Paradoks Salomo: Bagaimana Perbedaan Sudut Pandang Memengaruhi Kebijaksanaan

Sebagai pendahuluan, mari kita lihat dua buah skenario di bawah untuk membantu kita berimajinasi.

Skenario pertama. Kamu punya seorang teman, dan ia bercerita tentang lingkungan kerjanya yang toxic. Ia bercerita tentang sifat rekan kerjanya yang senang bergosip, yang membuat suasana di kantor menjadi tidak nyaman. Hal itu membuatnya merasa muak, sehingga ia berniat untuk berhenti dari pekerjaan tersebut.

Namun, kamu mungkin memiliki pendapat lain. Kamu berpikir bahwa cara terbaiknya adalah dengan mengkomunikasikan masalah itu kepada atasan dan memintanya untuk memberikan peringatan. Kamu menilai, bahwa ada beberapa alternatif yang bisa membantunya keluar dari masalah, alih-alih keputusan untuk berhenti bekerja. Kamu berharap, beberapa nasihat yang kamu berikan dapat meringankan beban yang dialaminya. Kamu juga merasa bahwa kamu telah memberikan upaya terbaikmu sebagai teman terdekatnya.


Sekarang, coba kita balik situasinya.


Skenario kedua. Baru-baru ini, ternyata kamu baru sadar, bahwa rekan kerjamu yang baru 2 bulan lalu bekerja di kantormu memiliki sifat toxic. Ia senang membicarakan orang lain, menggunjing, dan kamu merasa sangat tidak nyaman. Kamu memang dikenal sebagai orang bijak yang mampu membantu menyelesaikan masalah orang lain melalui nasihat-nasihat yang kamu berikan. Apalagi, saat itu, atasanmu pernah mempertimbangkan keputusannya untuk menerima rekan kerjamu yang baru ini kepadamu karena keahlianmu tersebut. Mungkin, sekarang kamu menyesalinya karena di sana terdapat kontribusimu dalam keputusan atasanmu memperkerjakan rekan kerjamu yang ternyata toxic.

Singkatnya, kamu berada pada situasi yang sama dengan apa yang temanmu alami.
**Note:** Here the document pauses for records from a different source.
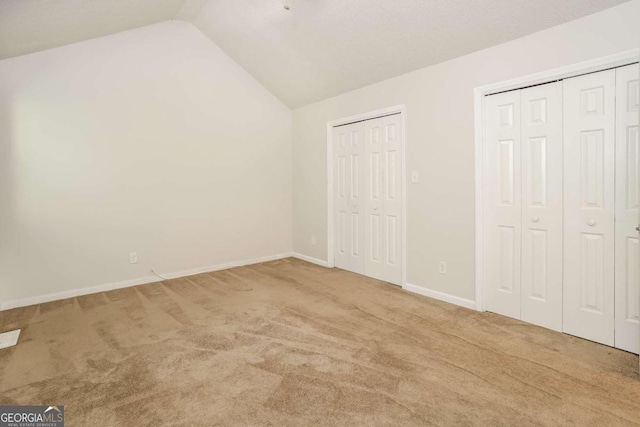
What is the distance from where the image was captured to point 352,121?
4281 mm

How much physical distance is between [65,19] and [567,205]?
14.5 ft

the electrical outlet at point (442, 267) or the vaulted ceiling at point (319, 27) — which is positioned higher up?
the vaulted ceiling at point (319, 27)

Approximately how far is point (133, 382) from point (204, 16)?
3.99 m

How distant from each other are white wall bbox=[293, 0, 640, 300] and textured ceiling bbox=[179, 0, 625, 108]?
0.37 feet

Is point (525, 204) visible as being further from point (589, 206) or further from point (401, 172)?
point (401, 172)

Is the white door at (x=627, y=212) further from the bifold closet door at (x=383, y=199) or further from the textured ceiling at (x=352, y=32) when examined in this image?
the bifold closet door at (x=383, y=199)

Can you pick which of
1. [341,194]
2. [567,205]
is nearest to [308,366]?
[567,205]

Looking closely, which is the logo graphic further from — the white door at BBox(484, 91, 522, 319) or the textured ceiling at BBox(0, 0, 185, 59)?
the white door at BBox(484, 91, 522, 319)

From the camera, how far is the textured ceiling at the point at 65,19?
8.16ft

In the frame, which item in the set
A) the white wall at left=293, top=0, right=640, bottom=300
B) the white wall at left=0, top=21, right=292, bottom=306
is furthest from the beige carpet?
the white wall at left=0, top=21, right=292, bottom=306

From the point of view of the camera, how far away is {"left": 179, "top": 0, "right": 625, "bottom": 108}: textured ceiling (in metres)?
2.53

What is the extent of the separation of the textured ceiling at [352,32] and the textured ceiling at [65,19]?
570 millimetres

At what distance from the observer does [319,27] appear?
3398mm

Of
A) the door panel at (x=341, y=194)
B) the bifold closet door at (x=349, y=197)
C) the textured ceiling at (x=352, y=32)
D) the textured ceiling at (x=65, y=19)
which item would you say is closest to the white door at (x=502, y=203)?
the textured ceiling at (x=352, y=32)
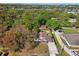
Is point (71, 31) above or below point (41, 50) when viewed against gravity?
above

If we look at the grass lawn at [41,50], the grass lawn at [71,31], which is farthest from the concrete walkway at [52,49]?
the grass lawn at [71,31]

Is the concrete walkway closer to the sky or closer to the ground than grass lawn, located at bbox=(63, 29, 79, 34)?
closer to the ground

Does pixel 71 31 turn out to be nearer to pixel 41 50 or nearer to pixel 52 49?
pixel 52 49

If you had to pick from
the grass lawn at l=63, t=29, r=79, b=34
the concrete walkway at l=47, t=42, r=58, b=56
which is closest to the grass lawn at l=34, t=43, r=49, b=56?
the concrete walkway at l=47, t=42, r=58, b=56

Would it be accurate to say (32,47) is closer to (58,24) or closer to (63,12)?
(58,24)

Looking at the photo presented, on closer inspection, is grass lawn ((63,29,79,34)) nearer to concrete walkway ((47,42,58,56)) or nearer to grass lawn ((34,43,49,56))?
concrete walkway ((47,42,58,56))

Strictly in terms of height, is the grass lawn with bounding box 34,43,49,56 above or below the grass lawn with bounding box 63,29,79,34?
below

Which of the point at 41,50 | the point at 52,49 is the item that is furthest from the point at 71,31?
the point at 41,50

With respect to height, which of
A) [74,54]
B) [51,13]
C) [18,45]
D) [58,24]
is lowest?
[74,54]

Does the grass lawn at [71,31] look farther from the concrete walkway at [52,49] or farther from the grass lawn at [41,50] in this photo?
the grass lawn at [41,50]

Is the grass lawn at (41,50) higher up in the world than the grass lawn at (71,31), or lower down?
lower down

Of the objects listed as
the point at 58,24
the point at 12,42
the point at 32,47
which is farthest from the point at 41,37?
the point at 12,42
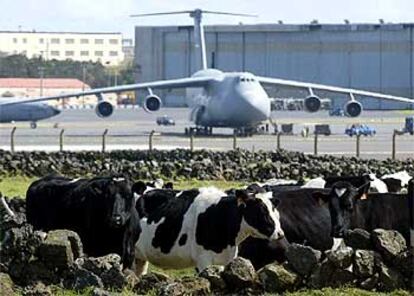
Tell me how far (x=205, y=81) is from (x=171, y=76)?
58676 mm

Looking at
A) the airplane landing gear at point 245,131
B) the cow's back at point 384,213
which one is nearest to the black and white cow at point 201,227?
the cow's back at point 384,213

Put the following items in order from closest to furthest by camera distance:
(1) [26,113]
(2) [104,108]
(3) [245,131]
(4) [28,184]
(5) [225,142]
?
(4) [28,184] < (5) [225,142] < (3) [245,131] < (2) [104,108] < (1) [26,113]

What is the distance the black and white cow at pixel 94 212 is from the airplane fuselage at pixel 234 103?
51.5m

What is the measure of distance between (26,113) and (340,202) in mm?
86084

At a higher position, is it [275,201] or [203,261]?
[275,201]

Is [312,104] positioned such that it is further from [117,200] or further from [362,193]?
[117,200]

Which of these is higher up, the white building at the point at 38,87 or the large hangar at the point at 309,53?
the large hangar at the point at 309,53

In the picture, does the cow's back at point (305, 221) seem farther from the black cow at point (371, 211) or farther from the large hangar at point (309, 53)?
the large hangar at point (309, 53)

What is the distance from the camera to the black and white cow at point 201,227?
15.2m

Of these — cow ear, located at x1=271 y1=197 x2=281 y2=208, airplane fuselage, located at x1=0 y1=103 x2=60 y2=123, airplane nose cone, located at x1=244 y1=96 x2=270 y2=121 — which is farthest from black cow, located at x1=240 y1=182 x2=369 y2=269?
airplane fuselage, located at x1=0 y1=103 x2=60 y2=123

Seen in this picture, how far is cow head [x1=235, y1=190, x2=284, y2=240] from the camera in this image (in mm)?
15047

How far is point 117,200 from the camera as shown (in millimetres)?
16047

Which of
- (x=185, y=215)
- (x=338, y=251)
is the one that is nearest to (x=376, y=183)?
(x=185, y=215)

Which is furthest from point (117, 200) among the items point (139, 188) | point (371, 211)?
point (371, 211)
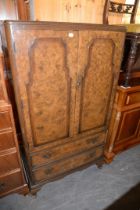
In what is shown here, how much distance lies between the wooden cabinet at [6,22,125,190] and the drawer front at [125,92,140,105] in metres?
0.24

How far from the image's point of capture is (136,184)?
1.68 m

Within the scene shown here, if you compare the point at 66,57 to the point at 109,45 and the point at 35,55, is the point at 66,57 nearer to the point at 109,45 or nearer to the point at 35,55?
the point at 35,55

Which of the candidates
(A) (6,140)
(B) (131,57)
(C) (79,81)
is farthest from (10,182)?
(B) (131,57)

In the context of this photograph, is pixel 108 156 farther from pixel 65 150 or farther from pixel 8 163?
pixel 8 163

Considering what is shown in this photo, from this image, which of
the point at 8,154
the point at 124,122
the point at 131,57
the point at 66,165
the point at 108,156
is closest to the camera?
the point at 8,154

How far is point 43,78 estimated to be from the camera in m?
1.00

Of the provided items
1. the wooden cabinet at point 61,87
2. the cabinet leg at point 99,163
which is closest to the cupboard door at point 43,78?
the wooden cabinet at point 61,87

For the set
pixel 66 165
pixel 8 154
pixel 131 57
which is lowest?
pixel 66 165

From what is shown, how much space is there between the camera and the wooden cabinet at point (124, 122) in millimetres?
1522

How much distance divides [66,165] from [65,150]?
0.22m

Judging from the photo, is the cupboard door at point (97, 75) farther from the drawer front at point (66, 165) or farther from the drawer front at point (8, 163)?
the drawer front at point (8, 163)

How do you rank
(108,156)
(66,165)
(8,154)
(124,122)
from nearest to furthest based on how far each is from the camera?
(8,154) → (66,165) → (124,122) → (108,156)

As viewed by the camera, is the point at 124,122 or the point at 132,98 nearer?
the point at 132,98

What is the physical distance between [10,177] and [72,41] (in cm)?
132
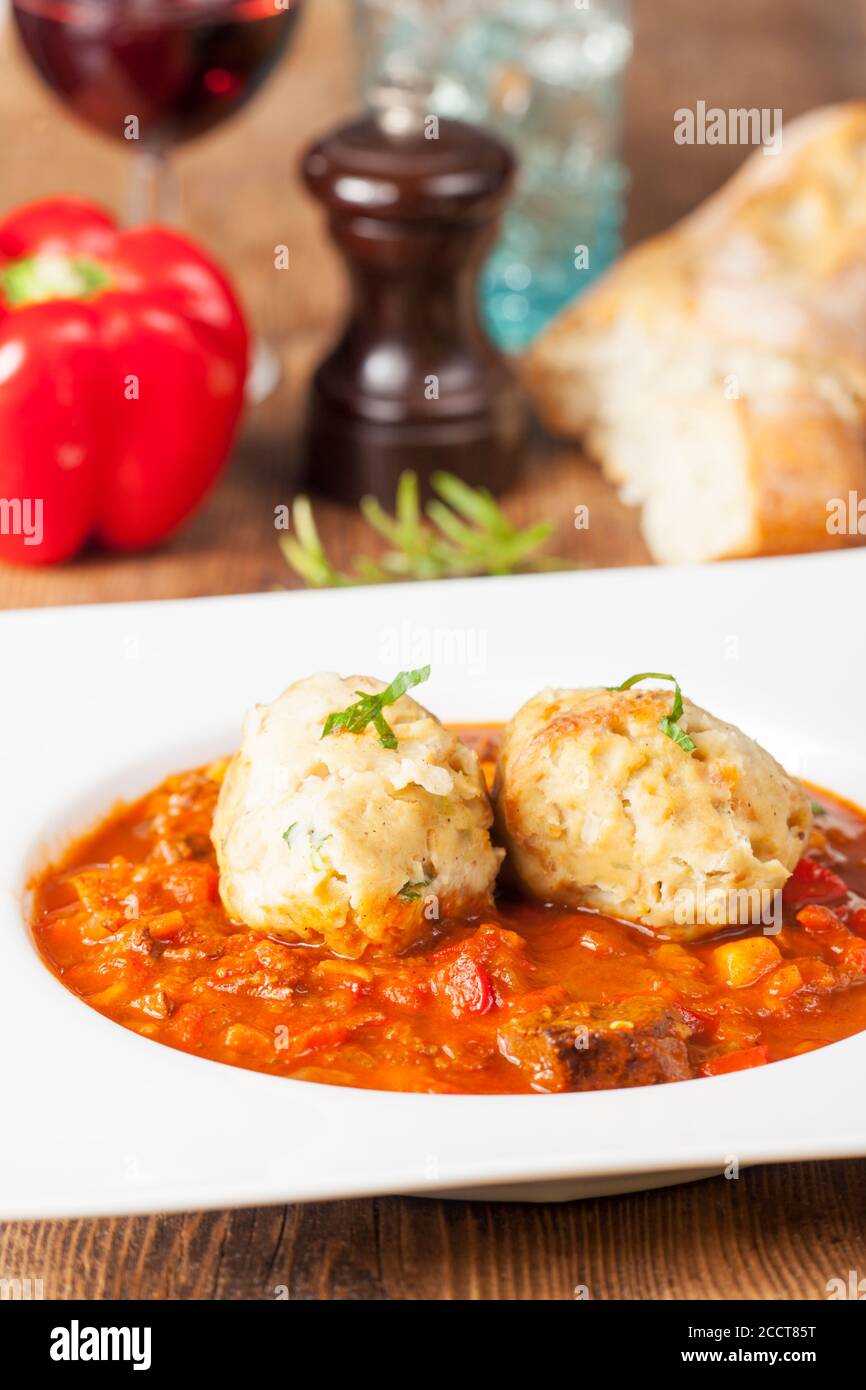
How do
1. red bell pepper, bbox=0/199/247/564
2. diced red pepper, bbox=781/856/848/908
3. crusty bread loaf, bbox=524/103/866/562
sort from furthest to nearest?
red bell pepper, bbox=0/199/247/564, crusty bread loaf, bbox=524/103/866/562, diced red pepper, bbox=781/856/848/908

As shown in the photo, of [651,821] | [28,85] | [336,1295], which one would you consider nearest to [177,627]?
[651,821]

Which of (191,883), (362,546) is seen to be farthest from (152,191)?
(191,883)

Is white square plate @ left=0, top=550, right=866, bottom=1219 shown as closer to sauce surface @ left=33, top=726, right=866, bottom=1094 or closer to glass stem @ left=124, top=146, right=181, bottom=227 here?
sauce surface @ left=33, top=726, right=866, bottom=1094

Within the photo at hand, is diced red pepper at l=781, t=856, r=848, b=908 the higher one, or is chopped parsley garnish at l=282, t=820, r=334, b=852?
chopped parsley garnish at l=282, t=820, r=334, b=852

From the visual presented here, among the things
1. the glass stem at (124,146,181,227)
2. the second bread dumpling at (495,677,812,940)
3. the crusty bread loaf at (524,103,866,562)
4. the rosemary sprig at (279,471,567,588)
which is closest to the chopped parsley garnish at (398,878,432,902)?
the second bread dumpling at (495,677,812,940)

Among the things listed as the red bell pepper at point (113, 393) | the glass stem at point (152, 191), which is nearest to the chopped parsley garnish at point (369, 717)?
the red bell pepper at point (113, 393)
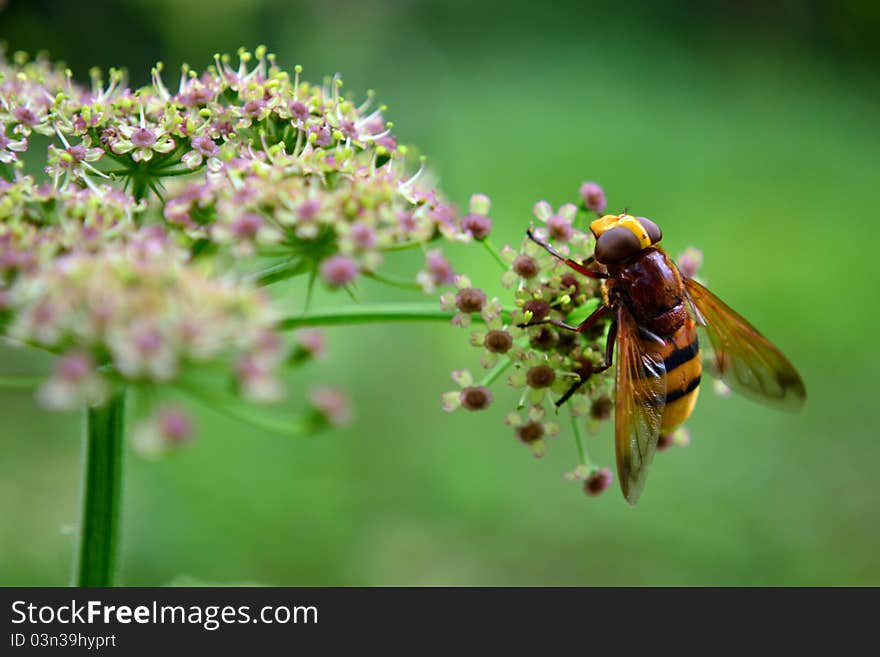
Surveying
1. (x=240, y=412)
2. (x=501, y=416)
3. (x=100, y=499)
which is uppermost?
(x=501, y=416)

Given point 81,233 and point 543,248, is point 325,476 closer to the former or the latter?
point 543,248

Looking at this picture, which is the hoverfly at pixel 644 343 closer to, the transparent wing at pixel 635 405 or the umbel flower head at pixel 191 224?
the transparent wing at pixel 635 405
Lambat laun, masalah ini semakin membuatmu tak nyaman berlama-lama di kantor, dan kamu berpikir untuk berhenti dari tempatmu bekerja. Seketika, kamu teringat kembali akan nasihat-nasihat yang pernah kamu sampaikan kepada temanmu yang mengalami hal serupa. Namun bagimu, nasihat itu terlalu sulit untuk diterapkan pada situasimu saat ini. Ada beberapa faktor lainnya yang membuatmu berpikir untuk mengomunikasikan masalah ini kepada atasan bukanlah opsi terbaik. Mungkin, kamu takut akan dimintai pertanggungjawaban atas nasihat yang pernah kamu berikan kepada atasanmu. Kamu ragu, dan akhirnya kamu membiarkan dirimu larut ke dalam masalah ini, terjebak pada perasaan bersalah sekaligus tidak nyaman tanpa bisa menerapkan satupun nasihat yang dulunya pernah kamu sampaikan kepada temanmu. Atau bisa jadi, kamu malah mengambil sebuah keputusan berisiko yang sama sekali jauh dari kata bijak, berlawanan dari apa yang orang lain pikirkan tentang dirimu.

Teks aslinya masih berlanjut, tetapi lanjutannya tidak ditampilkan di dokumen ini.